As a key protein of the Warburg effect, PKM2 is widely involved in the glycolysis process of tumor cells (27,28). The above-mentioned results of the present study indicated that TRIM35 significantly regulates the glycolysis process in breast cancer. Therefore, it was further examined whether TRIM35 has a regulatory effect on PKM2.

The relationships between TRIM35 and PKM2 were verified by using reciprocal Co-IP experiments carried out in MDA-MB-231 and MCF-7 cells. The results confirmed the interaction between endogenous TRIM35 and PKM2 (Fig. 5A and B). Subsequently, a protein-protein interaction network prediction was performed, suggesting that TRIM35 had a significant binding regulatory effect on PKM2 (Fig. S5). However, no changes in the mRNA or protein levels of PKM2 were observed after changing the expression of TRIM35 (Fig. 5C-F).

PKM2 functions to convert phosphoenolpyruvate (PEP) to pyruvate in the final step of glycolysis (29). Three dynamic types of PKM2 exist in mammalian cells, namely monomeric, dimeric and tetrameric PKM2s, but only dimeric and tetrameric PKM2s have pyruvate kinase activity (30). Monomeric PKM2 is in an inactive state. Dimeric PKM2 drives glucose-derived carbon towards glycolysis (30). Tetrameric PKM2 promotes the transfer of glucose-derived carbons in the direction of the respiratory chain (31). The above-mentioned results of the present study indicated that glycolytic function was inhibited after overexpression of TRIM35, which also suggested that the changes in tetramers and dimers of PKM2 may be the key target of TRIM35 in regulating PKM2.

Since TRIM35 is an ubiquitin E3 ligase, it was further hypothesized that TRIM35 regulates the expression of PKM2 at the translational or post-translational level (32). Specifically, in the present study, it was investigated whether TRIM35 affects the tetramer and dimer changes of PKM2 by mediating changes in ubiquitination.

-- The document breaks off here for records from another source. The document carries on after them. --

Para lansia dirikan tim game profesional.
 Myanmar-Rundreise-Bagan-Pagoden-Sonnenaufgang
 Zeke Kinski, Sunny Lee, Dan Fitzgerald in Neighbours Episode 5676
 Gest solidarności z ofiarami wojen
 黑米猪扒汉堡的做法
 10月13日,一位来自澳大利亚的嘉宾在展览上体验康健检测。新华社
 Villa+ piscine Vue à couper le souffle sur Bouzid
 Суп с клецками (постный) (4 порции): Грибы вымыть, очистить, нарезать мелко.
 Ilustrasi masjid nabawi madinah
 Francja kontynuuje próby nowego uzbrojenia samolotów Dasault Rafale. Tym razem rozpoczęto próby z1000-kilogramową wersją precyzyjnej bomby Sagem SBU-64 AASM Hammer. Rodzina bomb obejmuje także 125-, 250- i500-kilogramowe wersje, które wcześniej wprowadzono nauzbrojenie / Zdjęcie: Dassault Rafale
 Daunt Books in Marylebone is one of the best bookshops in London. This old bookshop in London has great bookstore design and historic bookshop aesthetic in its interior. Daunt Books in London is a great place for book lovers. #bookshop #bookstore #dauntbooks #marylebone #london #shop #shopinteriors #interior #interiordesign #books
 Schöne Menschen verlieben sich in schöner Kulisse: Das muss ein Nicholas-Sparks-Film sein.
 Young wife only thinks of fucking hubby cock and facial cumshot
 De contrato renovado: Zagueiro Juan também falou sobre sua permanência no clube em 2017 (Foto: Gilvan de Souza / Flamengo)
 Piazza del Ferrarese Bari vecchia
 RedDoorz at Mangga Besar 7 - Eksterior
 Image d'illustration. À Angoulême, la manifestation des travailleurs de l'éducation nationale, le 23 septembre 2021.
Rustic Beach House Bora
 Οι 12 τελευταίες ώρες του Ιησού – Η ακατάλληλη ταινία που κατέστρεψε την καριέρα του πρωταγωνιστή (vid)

First, dimers of PKM2 were indicated to be highly expressed in breast cancer cell lines (Fig. S6A-D). The ubiquitination levels of PKM2 were enhanced in both the MDA-MB-231 and MCF-7 cell lines with TRIM35 overexpression, which suggests that TRIM35 overexpression allowed more PKM2 to enter the degradation process (Fig. 6A and B). In addition, the change in ubiquitination has a regulatory role in the change in tetramers and dimers of PKM2. Therefore, the effect of the change of ubiquitination on the expression of PKM2 tetramer and dimer was further analyzed. Overexpression of TRIM35 significantly increased the expression of PKM2 tetramer, decreased the expression of PKM2 dimer and increased the ratio of PKM2 tetramer in MDA-MB-231 cells (Fig. 6C-F). The same results were also obtained in MCF-7 cells (Fig. 6G-J). Furthermore, knockdown of TRIM35 significantly decreased the expression of PKM2 tetramer, increased the expression of PKM2 dimer and decreased the ratio of PKM2 tetramer in MDA-MB-231 and MCF-7 cells (Fig. S7A-H). When PKM2 dimer was reduced, PKM2 translocated from the nucleus to the cytoplasm (Fig. S8A-D). The PKM2 activator TEPP-46 has been reported to reduce dimer formation and promote tetramer formation (33). Of note, treatment of breast cancer cells with TEPP-46 significantly inhibited number of viable cells (33), migration and invasion and promoted cell apoptosis (Fig. S9). Collectively, these data suggest that TRIM35 affects the expression of the PKM2 tetramer and dimer by regulating the ubiquitination of PKM2 and regulates the Warburg effect to promote the malignant biological behavior of breast cancer (Fig. 6K).